Collaborative robots: safety before productivity

What a manufacturing manager needs to understand before cobots start working alongside people on the line.

A few years ago, talking about robots in manufacturing meant heavy industrial robots behind fencing - a human-free zone, high speed, high payload. That works well for automotive assembly lines with large volumes and standardised operations.

But most manufacturing businesses are not automotive plants. For flexible production with frequent changeovers, short runs, and operations that are hard to fully automate, an isolated industrial robot does not fit. This is exactly the situation that collaborative robots - cobots - were designed for.

Cobots are built to work alongside people - without a cage, without permanent separation. That expands the range of applications. But it also creates risks that need to be understood before a cobot arrives on the line.

How a cobot differs from an industrial robot

The main technical difference is in force and speed limiting systems. Cobots have sensors that detect contact with a person and stop or slow the movement. They run slower and with lower payloads than industrial robots.

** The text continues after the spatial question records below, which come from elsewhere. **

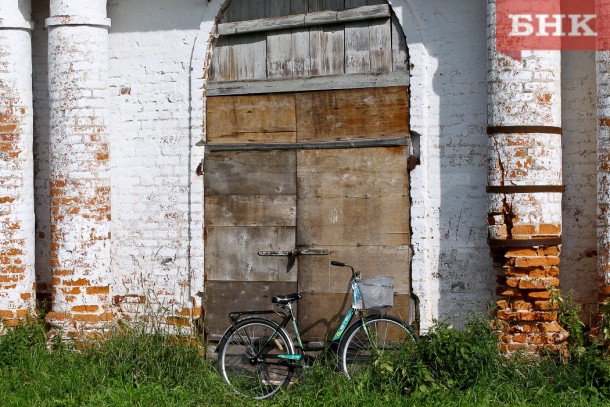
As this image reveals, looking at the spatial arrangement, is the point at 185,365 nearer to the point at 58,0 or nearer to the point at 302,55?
the point at 302,55

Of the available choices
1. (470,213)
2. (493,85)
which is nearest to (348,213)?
(470,213)

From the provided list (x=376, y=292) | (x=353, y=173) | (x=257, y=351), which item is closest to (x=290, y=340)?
(x=257, y=351)

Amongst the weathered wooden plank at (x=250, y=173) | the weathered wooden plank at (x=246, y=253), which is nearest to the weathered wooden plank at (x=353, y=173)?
the weathered wooden plank at (x=250, y=173)

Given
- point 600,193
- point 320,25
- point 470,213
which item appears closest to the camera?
point 600,193

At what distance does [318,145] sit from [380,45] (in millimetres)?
1060

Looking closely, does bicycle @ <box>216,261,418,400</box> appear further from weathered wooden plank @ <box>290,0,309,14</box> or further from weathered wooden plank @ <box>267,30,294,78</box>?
weathered wooden plank @ <box>290,0,309,14</box>

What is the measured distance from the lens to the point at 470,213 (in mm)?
7703

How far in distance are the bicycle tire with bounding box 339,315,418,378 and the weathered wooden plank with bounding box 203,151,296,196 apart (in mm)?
1476

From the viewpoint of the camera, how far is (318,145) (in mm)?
8172

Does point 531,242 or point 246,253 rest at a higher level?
point 531,242

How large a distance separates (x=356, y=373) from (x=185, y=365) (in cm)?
147

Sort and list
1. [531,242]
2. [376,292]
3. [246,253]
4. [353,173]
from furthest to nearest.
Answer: [246,253]
[353,173]
[376,292]
[531,242]

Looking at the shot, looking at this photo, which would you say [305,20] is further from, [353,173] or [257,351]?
[257,351]

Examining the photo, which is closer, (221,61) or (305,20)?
(305,20)
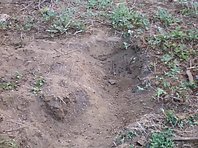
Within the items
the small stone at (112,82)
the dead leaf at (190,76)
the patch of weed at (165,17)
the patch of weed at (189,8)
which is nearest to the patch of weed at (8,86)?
the small stone at (112,82)

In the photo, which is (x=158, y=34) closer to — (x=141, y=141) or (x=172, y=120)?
(x=172, y=120)

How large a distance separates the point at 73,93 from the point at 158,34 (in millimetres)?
1165

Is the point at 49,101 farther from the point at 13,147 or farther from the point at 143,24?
the point at 143,24

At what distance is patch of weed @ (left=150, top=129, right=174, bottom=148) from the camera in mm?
3344

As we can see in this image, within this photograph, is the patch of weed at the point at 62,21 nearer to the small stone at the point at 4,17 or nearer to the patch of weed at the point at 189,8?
the small stone at the point at 4,17

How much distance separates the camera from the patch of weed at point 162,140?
3344mm

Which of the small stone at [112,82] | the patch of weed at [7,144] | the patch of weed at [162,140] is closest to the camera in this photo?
the patch of weed at [162,140]

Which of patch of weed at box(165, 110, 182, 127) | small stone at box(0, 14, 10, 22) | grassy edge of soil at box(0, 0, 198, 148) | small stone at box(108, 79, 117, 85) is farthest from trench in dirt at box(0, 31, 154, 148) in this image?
small stone at box(0, 14, 10, 22)

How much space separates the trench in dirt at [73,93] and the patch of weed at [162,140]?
361 millimetres

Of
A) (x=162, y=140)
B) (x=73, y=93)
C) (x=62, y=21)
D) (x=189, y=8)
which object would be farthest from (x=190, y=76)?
(x=62, y=21)

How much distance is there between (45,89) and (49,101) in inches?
5.6

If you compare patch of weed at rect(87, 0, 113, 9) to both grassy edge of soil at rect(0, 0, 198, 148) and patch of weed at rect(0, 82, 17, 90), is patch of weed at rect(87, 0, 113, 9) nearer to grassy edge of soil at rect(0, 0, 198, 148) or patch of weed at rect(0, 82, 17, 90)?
grassy edge of soil at rect(0, 0, 198, 148)

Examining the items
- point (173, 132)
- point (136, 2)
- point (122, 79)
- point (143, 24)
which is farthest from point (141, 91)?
point (136, 2)

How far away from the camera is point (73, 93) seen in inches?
Answer: 159
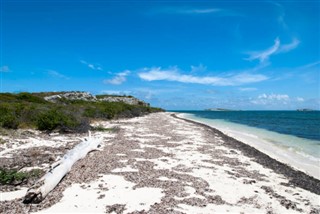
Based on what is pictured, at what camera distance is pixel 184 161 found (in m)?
12.5

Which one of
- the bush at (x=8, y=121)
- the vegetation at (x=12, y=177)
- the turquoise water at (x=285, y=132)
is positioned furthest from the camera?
the turquoise water at (x=285, y=132)

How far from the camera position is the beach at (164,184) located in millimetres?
7176

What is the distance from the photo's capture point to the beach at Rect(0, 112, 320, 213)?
7176 mm

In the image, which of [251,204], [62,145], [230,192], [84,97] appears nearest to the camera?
[251,204]

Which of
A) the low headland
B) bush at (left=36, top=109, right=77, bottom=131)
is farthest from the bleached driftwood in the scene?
bush at (left=36, top=109, right=77, bottom=131)

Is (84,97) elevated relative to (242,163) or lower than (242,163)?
elevated

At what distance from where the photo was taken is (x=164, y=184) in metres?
8.84

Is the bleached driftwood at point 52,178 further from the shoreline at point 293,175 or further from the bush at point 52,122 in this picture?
the bush at point 52,122

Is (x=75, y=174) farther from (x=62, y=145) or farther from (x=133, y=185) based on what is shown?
(x=62, y=145)

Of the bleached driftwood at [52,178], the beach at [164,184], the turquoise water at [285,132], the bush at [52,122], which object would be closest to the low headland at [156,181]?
the beach at [164,184]

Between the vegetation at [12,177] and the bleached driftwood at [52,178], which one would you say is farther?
the vegetation at [12,177]


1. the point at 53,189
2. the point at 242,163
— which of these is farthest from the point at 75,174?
the point at 242,163

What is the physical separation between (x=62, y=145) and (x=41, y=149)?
4.91 feet

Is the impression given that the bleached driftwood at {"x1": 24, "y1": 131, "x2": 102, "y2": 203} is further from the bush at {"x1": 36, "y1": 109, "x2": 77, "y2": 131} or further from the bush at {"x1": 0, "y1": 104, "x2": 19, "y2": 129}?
the bush at {"x1": 0, "y1": 104, "x2": 19, "y2": 129}
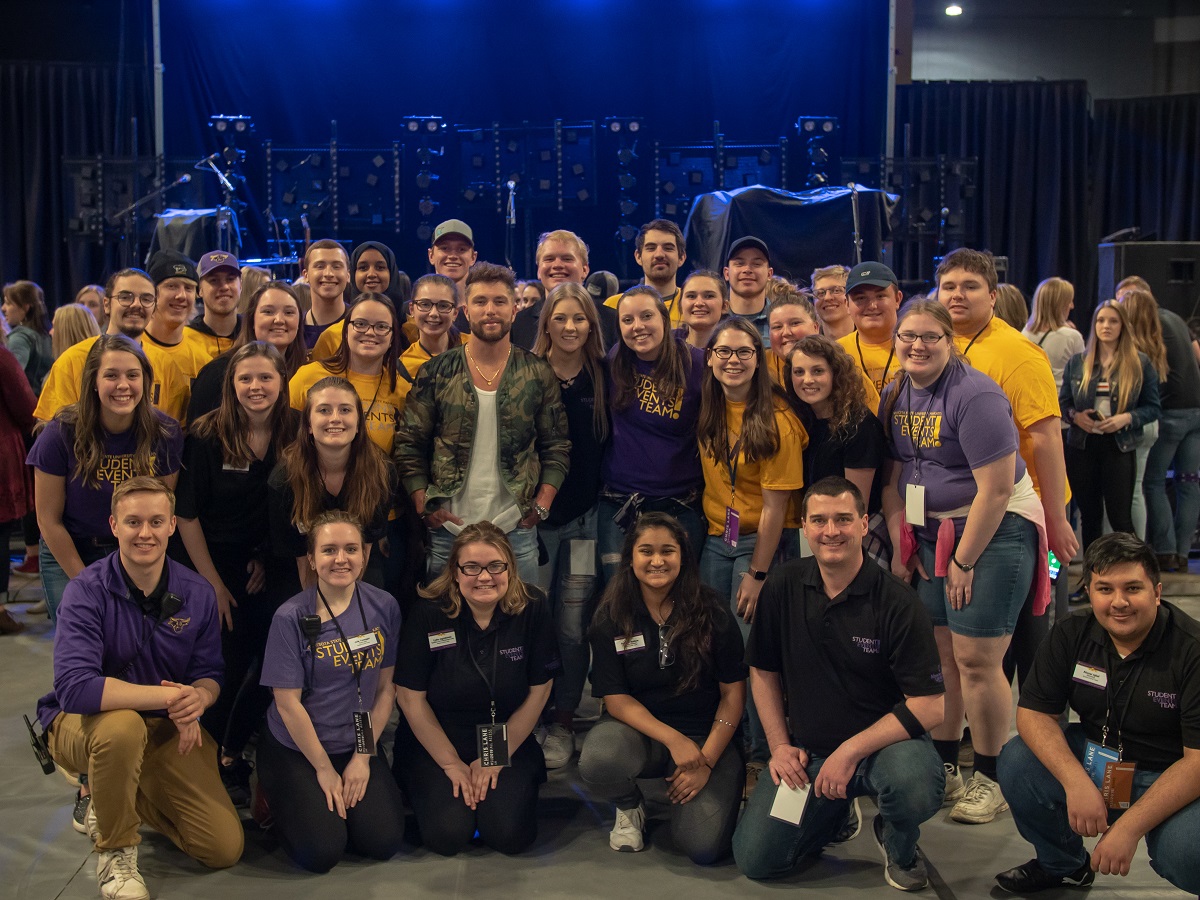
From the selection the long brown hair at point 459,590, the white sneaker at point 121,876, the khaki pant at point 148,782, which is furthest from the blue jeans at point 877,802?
the white sneaker at point 121,876

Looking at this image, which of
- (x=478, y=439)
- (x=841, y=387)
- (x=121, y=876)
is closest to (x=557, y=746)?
(x=478, y=439)

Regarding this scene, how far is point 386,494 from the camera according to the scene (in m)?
3.38

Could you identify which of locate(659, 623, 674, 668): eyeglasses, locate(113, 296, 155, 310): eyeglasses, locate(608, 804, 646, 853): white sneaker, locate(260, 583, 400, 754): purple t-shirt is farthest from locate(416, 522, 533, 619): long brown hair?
locate(113, 296, 155, 310): eyeglasses

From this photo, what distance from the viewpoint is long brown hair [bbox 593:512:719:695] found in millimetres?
3201

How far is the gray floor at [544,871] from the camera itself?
2871mm

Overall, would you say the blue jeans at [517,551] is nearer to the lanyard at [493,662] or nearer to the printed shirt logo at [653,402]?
the lanyard at [493,662]

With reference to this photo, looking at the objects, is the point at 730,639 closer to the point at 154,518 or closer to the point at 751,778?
the point at 751,778

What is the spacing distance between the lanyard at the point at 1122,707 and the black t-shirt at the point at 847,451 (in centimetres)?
89

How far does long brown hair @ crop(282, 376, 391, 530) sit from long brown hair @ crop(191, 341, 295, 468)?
0.47 ft

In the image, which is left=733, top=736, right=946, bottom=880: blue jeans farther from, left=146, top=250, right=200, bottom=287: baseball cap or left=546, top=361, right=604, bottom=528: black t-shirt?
left=146, top=250, right=200, bottom=287: baseball cap

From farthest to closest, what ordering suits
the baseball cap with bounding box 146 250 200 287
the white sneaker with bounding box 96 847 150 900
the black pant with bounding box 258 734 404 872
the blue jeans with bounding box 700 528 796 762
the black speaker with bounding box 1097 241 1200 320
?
1. the black speaker with bounding box 1097 241 1200 320
2. the baseball cap with bounding box 146 250 200 287
3. the blue jeans with bounding box 700 528 796 762
4. the black pant with bounding box 258 734 404 872
5. the white sneaker with bounding box 96 847 150 900

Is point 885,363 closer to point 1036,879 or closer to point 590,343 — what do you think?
point 590,343

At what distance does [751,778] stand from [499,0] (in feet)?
29.7

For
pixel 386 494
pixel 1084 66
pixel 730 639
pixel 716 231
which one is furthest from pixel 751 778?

That does not mean cobots are safe by themselves. It means that safe collaboration with people is possible - when the application is properly designed. "When properly designed" is the key condition.

Where risks arise

Risk assessment for cobots is more complex than for isolated robots. In an isolated zone, people do not work - the risk of contact is minimal. In a shared zone, people do work, and every operation must be analysed for possible contact.

Typical sources of risk:

Tooling and end-effectors. A cobot itself may be designed safely, but if it is holding a sharp tool or a clamp, contact is dangerous regardless of how gently the robot stopped.

Speed and payload for specific tasks. Standard safety parameters are designed for typical operations. If a cobot is reconfigured for a non-standard task with higher payload or speed, the assessment must be revisited.

Changes to the workflow. If something begins happening near a cobot that was not part of the original scenario, new risks arise. People adapt and improvise; automation does not.

What to do before launch

Risk assessment for the specific operation - not a general assessment of the cobot as a product, but of what exactly it will do, with which tool, alongside which people. This requires participation from an occupational safety specialist.

Staff training. People who will work alongside a cobot need to understand its capabilities and limits: that it stops on contact but not instantaneously; that certain actions near a cobot are unsafe; and how to stop a cobot when needed.

A change process. When an operation or a tool changes, a repeat risk assessment is mandatory. This should be part of the change management process, not something remembered afterwards.

A practical question

Before deciding to deploy cobots, it is worth asking: do we have the competence to properly assess the risks of collaborative work - or are we assuming that the product's safety certification means everything is fine?

A product's safety certification and the safety of a specific application are two different things. Responsibility for the second belongs to the company.